While watching “Power Rangers,” all I wanted was Krispy Kreme. Mmmmm…. Krispy Kreme….
In Angel Grove, a Breakfast Club ensemble of high school students befriend each other and find strange coins. The students are former football star Jason (Dacre Montgomery), ostracized mean girl Kimberly (Naomi Scott), the autistic Billy (RJ Cyler), new girl Trini (Becky G), and loner Zack (Ludi Lin).
The coins empower these kids and lead them to an ancient being named Zordon (Bryan Cranston), who trains them to be the next Power Rangers, protectors of the galaxy. Meanwhile, alien invader Rita Repulsa (Elizabeth Banks) searches for the Zeo Crystal in her plot for world domination.
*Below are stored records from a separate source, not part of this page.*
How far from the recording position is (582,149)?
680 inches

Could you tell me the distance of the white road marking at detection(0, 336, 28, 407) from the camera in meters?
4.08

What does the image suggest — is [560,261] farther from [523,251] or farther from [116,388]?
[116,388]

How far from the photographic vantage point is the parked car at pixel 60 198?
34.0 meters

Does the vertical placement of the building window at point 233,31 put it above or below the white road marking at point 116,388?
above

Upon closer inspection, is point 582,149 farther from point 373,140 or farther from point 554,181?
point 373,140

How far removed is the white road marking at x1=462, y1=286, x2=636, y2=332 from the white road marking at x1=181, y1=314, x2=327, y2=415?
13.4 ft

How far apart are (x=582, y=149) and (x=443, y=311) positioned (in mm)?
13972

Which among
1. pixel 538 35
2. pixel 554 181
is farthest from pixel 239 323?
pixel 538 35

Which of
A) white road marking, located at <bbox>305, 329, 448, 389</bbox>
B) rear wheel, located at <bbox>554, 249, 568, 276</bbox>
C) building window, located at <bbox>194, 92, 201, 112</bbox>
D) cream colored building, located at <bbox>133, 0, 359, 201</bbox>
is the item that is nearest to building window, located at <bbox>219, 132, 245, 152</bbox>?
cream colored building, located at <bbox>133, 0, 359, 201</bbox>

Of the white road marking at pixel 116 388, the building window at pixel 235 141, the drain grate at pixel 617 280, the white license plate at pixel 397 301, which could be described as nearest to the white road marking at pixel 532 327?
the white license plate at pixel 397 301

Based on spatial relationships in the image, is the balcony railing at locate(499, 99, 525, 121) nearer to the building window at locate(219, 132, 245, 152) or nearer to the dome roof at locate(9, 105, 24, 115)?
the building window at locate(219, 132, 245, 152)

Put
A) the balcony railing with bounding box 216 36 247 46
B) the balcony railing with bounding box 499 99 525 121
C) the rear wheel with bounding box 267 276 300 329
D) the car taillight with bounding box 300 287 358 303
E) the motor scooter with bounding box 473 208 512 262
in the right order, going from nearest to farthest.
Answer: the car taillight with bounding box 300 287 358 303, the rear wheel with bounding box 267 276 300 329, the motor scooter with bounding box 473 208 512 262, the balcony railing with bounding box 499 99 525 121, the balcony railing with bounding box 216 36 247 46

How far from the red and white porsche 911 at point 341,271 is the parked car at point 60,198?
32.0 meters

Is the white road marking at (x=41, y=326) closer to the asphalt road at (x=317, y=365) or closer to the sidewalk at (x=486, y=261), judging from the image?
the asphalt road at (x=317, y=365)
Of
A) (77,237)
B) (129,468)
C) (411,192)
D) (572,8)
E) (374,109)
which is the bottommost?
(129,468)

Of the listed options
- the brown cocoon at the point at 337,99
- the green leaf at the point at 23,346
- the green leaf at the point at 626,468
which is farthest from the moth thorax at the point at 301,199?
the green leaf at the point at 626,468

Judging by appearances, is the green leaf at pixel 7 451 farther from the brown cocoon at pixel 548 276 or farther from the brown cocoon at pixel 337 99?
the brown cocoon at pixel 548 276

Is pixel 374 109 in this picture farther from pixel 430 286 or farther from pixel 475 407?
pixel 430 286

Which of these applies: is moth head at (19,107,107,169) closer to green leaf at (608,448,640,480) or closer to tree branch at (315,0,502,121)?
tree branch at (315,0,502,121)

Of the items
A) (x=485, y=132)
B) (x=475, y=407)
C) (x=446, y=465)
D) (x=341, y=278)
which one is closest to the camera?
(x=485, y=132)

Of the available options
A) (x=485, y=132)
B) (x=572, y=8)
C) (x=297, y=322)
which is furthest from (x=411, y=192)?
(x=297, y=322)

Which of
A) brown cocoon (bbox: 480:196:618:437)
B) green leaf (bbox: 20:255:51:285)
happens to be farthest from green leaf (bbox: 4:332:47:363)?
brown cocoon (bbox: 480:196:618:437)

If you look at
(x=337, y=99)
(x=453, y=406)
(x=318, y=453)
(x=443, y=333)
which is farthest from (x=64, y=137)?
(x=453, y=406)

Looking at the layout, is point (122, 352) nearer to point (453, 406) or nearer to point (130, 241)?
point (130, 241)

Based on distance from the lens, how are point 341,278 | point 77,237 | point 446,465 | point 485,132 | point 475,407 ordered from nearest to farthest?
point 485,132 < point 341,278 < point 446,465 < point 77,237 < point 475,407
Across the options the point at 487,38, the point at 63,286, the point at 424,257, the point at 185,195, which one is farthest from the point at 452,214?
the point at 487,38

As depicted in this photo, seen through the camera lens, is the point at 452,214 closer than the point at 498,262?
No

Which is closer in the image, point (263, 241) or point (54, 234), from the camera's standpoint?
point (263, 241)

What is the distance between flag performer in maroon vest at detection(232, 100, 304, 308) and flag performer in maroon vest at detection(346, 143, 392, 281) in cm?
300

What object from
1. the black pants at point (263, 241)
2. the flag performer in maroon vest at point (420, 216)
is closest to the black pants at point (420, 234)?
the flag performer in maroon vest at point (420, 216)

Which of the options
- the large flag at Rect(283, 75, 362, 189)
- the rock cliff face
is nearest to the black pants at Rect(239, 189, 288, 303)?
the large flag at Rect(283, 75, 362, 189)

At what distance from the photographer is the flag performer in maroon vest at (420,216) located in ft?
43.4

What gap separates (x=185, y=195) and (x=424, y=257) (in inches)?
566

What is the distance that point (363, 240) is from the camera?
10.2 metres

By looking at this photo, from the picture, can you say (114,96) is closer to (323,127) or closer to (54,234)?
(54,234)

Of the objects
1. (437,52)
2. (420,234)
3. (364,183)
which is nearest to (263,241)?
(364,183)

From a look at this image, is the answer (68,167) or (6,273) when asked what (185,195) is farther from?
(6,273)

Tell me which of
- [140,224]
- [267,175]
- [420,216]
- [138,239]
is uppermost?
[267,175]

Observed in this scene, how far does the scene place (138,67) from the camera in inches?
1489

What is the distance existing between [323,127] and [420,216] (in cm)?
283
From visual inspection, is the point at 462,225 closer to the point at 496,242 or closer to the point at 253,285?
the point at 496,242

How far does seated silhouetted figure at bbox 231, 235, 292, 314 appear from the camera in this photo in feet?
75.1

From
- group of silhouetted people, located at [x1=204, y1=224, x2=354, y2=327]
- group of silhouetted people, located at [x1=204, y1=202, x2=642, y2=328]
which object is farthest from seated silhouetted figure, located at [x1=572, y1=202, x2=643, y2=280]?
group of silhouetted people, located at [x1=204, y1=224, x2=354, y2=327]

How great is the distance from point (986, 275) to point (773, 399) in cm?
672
“Power Rangers” isn’t an original film since it borrows heavily from “Man of Steel” and “Chronicle.” While those films were overly destructive, brooding, and cynical, “Power Rangers” depicts the optimistic side of one discovering powers. Sure, there’s some cheese, but that’s part of the fun.
“The Mighty Morphin Power Rangers” was always a cheesy show with mindless action, but it had heart and great messages about diversity and friendship. “Power Rangers” maintains these messages, even when it occasionally treads on the dark side.
The original series depicted the characters as these perfect, popular kids, but in “Power Rangers,” they’re far from that. Jason is an outcast for letting down Angel Grove’s football team, Kimberly is guilt-ridden over a prank, Zack ditches school to take care of his mom, Billy’s often bullied for his disability, and Trini is afraid of coming out to her parents.
Any writer could have written these sensitive arcs in a juvenile fashion, but writer John Gatins (“Kong: Skull Island”) handles them maturely and realistically. All the rangers feel like kids and not caricatures. The cast does well with their roles, especially RJ Cyler as Billy (I related to him the most).
Elizabeth Banks steals the show as Rita Rapulsa and is clearly having a blast on camera. Whether she steals gold, brag about her plan, or eats a Krispy Kreme doughnut, she rocks.
Speaking of Krispy Kreme, “Power Rangers” over kills Krispy Kreme product placement, but it weirdly suits the plot and tone of the movie. It’s more charming than annoying. I would say the only let down of “Power Rangers” was the action was lackluster (lots of slow-mo, fast-mo fight scenes). But good news is there’s an upcoming sequel, which means room for improvement.